#### EXERCISE INSTRUCTIONS:
Answer these questions about the AutoAD III text below:
1. What are the names of the two pixel-based datasets it introduces?
2. Which two evaluation measures does it introduce for audio description quality?
3. How many contributions does the abstract say the paper makes?

AutoAD III: The Prequel -- Back to the Pixels
Tengda Han, Max Bain, Arsha Nagrani, Gül Varol, Weidi Xie, Andrew Zisserman
TL;DR
This work tackles automatic movie audio description generation from pixel data by introducing CMD-AD and HowTo-AD, two large-scale pixel-based datasets that enable end-to-end AD modeling. It presents two architectures, Movie-BLIP2 and Movie-Llama2, built on frozen visual encoders and LLMs via a Q-former, augmented with a character bank to produce character-aware descriptions. To quantify AD quality beyond traditional caption metrics, the authors introduce CRITIC and LLM-AD-eval, tailored to character naming and semantic adequacy. Experiments on CMD-AD-Eval and MAD-Eval demonstrate state-of-the-art performance, with HowTo-AD pretraining delivering substantial gains, underscoring the value of diverse, large-scale pixel data for AD tasks.
Abstract
Generating Audio Description (AD) for movies is a challenging task that requires fine-grained visual understanding and an awareness of the characters and their names. Currently, visual language models for AD generation are limited by a lack of suitable training data, and also their evaluation is hampered by using performance measures not specialized to the AD domain. In this paper, we make three contributions: (i) We propose two approaches for constructing AD datasets with aligned video data, and build training and evaluation datasets using these. These datasets will be publicly released; (ii) We develop a Q-former-based architecture which ingests raw video and generates AD, using frozen pre-trained visual encoders and large language models; and (iii) We provide new evaluation metrics to benchmark AD quality that are well-matched to human performance. Taken together, we improve the state of the art on AD generation.

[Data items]

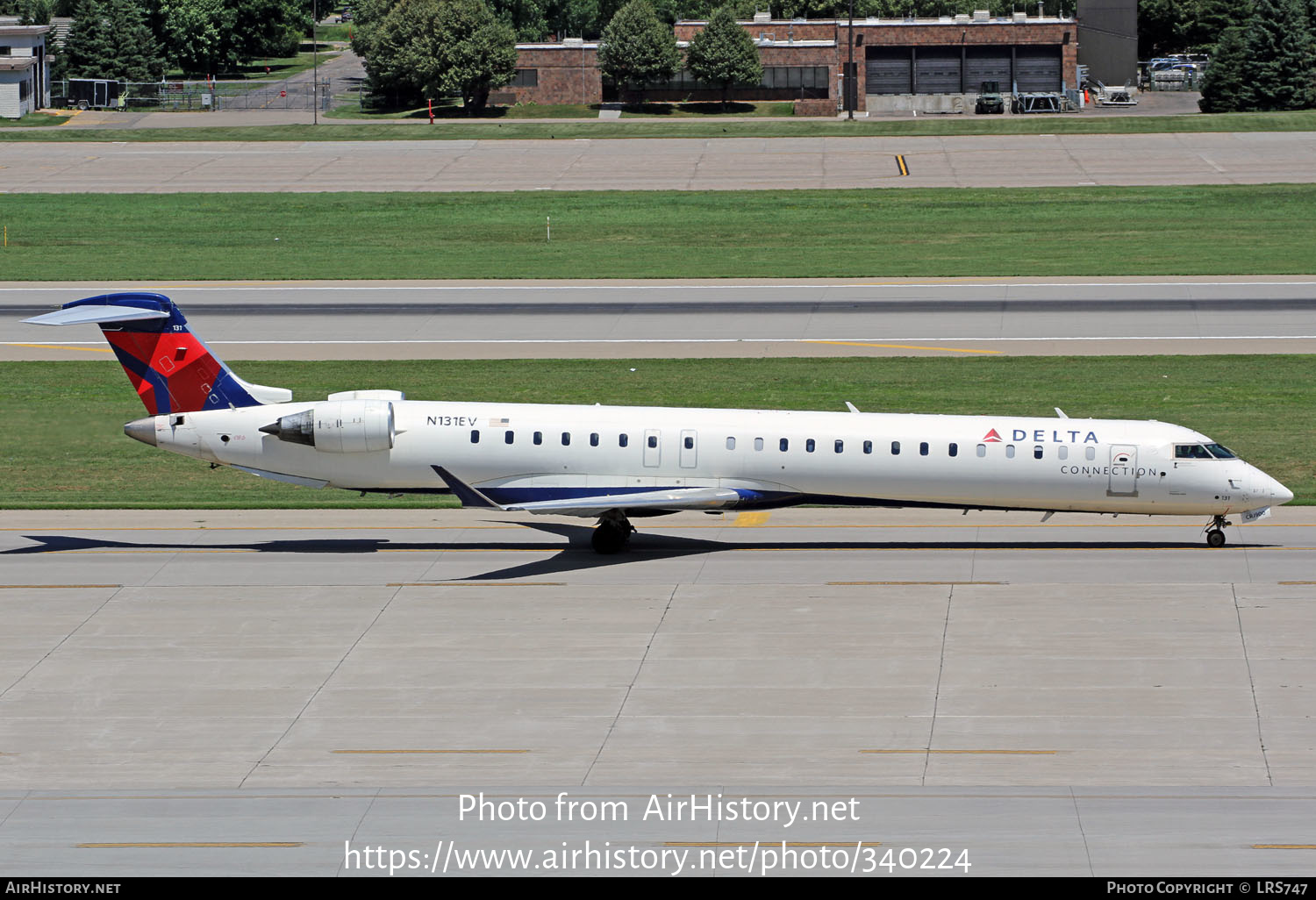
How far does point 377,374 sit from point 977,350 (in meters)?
19.4

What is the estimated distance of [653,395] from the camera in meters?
50.1

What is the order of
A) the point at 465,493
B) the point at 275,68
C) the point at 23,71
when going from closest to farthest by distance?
the point at 465,493 → the point at 23,71 → the point at 275,68

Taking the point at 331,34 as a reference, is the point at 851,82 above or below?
below

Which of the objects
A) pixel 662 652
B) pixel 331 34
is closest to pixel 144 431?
pixel 662 652

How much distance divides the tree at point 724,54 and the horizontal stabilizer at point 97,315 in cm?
9664

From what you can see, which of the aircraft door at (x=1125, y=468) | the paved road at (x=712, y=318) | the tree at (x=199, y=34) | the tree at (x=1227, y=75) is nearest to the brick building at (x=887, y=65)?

#### YOUR SOLUTION:
1. CMD-AD and HowTo-AD.
2. CRITIC and LLM-AD-eval.
3. Three.